═════ Supplied data ═════

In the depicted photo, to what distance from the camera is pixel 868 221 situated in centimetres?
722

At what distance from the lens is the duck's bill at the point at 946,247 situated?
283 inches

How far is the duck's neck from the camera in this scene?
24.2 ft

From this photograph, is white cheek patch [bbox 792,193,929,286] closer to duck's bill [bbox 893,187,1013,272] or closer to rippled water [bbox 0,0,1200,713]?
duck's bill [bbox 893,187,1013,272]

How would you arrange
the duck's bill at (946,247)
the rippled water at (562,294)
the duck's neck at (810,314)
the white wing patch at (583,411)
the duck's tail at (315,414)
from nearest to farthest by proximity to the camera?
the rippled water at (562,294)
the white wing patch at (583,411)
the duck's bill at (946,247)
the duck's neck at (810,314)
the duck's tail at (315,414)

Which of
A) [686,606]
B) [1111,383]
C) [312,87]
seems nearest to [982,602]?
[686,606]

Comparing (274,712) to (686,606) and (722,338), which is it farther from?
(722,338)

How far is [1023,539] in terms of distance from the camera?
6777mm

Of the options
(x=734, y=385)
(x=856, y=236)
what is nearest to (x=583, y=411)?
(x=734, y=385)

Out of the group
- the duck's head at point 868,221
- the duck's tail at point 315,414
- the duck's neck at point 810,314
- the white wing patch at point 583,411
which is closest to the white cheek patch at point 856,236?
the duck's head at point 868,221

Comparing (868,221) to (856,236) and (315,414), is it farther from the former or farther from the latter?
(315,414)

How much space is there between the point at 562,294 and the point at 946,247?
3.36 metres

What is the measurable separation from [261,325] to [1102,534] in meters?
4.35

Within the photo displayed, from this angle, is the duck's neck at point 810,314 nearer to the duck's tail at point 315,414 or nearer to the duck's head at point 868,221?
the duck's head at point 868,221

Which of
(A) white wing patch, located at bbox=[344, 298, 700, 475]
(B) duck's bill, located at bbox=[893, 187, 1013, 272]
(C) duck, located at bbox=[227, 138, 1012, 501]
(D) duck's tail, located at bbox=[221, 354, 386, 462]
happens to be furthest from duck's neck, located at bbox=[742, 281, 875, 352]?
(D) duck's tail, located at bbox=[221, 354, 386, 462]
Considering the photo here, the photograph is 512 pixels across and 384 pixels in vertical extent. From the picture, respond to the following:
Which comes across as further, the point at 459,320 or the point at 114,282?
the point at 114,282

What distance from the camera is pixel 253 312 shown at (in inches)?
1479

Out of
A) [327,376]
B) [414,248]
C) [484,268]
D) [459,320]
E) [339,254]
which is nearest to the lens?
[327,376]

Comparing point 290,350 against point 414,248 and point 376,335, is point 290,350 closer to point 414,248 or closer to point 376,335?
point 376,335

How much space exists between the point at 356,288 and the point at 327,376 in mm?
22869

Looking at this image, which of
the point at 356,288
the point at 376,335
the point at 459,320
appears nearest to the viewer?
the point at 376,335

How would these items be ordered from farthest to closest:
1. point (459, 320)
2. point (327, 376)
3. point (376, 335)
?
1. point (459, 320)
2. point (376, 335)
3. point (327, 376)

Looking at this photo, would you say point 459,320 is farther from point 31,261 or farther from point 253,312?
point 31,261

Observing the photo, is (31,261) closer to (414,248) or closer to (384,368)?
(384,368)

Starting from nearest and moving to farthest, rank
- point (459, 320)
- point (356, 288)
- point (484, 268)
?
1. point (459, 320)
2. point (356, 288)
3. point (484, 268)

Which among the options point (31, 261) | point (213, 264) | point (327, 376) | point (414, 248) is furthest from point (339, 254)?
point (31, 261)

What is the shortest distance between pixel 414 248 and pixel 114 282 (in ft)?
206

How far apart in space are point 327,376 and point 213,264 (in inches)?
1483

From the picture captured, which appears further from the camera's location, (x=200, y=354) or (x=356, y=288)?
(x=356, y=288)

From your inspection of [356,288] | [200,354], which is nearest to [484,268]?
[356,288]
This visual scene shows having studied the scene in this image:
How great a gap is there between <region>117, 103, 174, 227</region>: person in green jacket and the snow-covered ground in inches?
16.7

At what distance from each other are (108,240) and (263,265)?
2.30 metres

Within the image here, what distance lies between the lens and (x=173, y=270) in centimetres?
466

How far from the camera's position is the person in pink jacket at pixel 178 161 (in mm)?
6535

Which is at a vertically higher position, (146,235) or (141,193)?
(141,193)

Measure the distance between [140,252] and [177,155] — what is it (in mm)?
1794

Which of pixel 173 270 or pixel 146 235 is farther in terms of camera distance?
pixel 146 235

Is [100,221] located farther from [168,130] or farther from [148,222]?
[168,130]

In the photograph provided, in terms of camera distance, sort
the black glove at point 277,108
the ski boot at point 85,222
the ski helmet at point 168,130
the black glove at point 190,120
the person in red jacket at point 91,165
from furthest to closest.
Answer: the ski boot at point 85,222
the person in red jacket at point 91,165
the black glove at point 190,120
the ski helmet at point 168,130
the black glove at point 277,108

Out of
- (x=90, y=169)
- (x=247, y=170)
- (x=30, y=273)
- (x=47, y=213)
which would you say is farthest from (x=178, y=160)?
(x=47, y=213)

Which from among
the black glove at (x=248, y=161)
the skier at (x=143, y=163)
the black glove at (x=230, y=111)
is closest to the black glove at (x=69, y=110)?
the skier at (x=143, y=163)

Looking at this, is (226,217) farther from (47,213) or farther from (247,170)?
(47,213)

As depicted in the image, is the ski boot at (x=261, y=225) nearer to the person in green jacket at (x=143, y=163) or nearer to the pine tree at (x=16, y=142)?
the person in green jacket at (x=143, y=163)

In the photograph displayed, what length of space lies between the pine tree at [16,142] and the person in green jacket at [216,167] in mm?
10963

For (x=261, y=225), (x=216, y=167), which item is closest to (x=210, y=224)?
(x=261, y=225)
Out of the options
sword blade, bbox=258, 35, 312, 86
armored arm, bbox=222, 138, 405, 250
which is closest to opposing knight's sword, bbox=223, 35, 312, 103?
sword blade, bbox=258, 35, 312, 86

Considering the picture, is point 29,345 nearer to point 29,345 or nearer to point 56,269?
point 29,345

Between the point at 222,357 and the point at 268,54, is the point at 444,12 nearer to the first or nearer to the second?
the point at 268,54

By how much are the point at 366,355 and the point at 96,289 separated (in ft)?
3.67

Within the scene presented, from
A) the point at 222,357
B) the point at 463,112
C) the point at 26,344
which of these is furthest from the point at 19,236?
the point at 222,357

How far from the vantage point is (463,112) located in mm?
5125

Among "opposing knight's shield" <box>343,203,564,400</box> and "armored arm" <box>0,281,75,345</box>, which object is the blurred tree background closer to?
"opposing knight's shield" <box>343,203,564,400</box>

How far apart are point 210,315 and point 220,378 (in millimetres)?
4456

═════
═════ Supplied data ═════

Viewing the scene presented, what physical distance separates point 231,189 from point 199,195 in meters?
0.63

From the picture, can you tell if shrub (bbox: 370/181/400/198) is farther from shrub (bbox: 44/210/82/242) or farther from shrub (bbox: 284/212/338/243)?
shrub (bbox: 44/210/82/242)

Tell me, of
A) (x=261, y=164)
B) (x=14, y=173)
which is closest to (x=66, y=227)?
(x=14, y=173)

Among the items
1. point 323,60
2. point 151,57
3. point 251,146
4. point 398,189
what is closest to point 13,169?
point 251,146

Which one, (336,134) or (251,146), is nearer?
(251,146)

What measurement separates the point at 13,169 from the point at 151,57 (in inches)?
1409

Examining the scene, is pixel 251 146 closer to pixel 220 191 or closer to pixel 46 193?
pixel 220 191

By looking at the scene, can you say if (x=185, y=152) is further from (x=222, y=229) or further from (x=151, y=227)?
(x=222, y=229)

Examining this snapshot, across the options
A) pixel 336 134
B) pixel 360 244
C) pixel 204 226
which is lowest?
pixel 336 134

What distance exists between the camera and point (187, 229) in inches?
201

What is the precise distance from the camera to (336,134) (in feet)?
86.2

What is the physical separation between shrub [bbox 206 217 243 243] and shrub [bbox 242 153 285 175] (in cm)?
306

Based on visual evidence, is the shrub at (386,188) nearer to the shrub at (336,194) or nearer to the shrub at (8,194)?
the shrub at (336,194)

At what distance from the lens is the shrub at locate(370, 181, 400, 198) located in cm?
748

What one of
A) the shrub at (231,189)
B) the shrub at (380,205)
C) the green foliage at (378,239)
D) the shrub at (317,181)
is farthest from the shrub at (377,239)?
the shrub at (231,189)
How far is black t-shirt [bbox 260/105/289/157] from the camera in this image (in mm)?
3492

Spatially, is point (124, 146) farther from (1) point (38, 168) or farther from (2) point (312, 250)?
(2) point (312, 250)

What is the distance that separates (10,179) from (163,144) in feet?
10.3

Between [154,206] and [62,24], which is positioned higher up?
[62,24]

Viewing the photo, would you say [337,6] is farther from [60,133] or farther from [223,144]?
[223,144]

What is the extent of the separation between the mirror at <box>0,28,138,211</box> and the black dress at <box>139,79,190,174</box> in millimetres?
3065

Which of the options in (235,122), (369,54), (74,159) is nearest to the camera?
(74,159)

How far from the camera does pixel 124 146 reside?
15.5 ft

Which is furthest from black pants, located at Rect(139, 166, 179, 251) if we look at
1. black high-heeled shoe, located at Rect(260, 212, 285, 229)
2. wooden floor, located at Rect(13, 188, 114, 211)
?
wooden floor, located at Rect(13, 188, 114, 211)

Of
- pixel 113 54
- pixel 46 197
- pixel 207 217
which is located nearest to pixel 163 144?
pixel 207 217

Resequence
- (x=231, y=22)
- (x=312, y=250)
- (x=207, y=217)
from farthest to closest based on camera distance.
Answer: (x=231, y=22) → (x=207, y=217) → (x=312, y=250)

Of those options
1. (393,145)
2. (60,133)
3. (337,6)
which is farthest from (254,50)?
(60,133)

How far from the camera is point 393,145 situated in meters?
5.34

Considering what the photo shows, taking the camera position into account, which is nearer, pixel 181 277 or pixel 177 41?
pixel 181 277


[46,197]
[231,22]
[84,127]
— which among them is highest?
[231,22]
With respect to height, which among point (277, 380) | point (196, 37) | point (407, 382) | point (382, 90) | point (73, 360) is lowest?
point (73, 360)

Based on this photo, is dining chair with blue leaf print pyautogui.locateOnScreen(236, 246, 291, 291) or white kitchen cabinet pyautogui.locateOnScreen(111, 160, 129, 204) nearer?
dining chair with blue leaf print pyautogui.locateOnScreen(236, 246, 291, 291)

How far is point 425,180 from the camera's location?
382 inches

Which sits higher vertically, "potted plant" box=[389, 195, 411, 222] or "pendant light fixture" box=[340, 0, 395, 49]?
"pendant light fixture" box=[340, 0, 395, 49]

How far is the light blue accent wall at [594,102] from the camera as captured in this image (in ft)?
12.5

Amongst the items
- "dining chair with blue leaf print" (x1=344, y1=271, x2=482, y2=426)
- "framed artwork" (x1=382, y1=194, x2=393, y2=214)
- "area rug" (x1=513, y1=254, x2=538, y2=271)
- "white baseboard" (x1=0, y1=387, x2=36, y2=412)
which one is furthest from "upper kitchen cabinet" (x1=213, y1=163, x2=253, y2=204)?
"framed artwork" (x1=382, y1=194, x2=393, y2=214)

═════

■ **Task**: Gather every line from the items above that contains the word "further" and copy each one out in full.

■ **Exercise response**:
Which comes across as further, the point at 459,320 or the point at 114,282?
From the picture captured, which appears further from the camera's location, (x=200, y=354) or (x=356, y=288)?
By looking at the scene, can you say if (x=185, y=152) is further from (x=222, y=229) or further from (x=151, y=227)?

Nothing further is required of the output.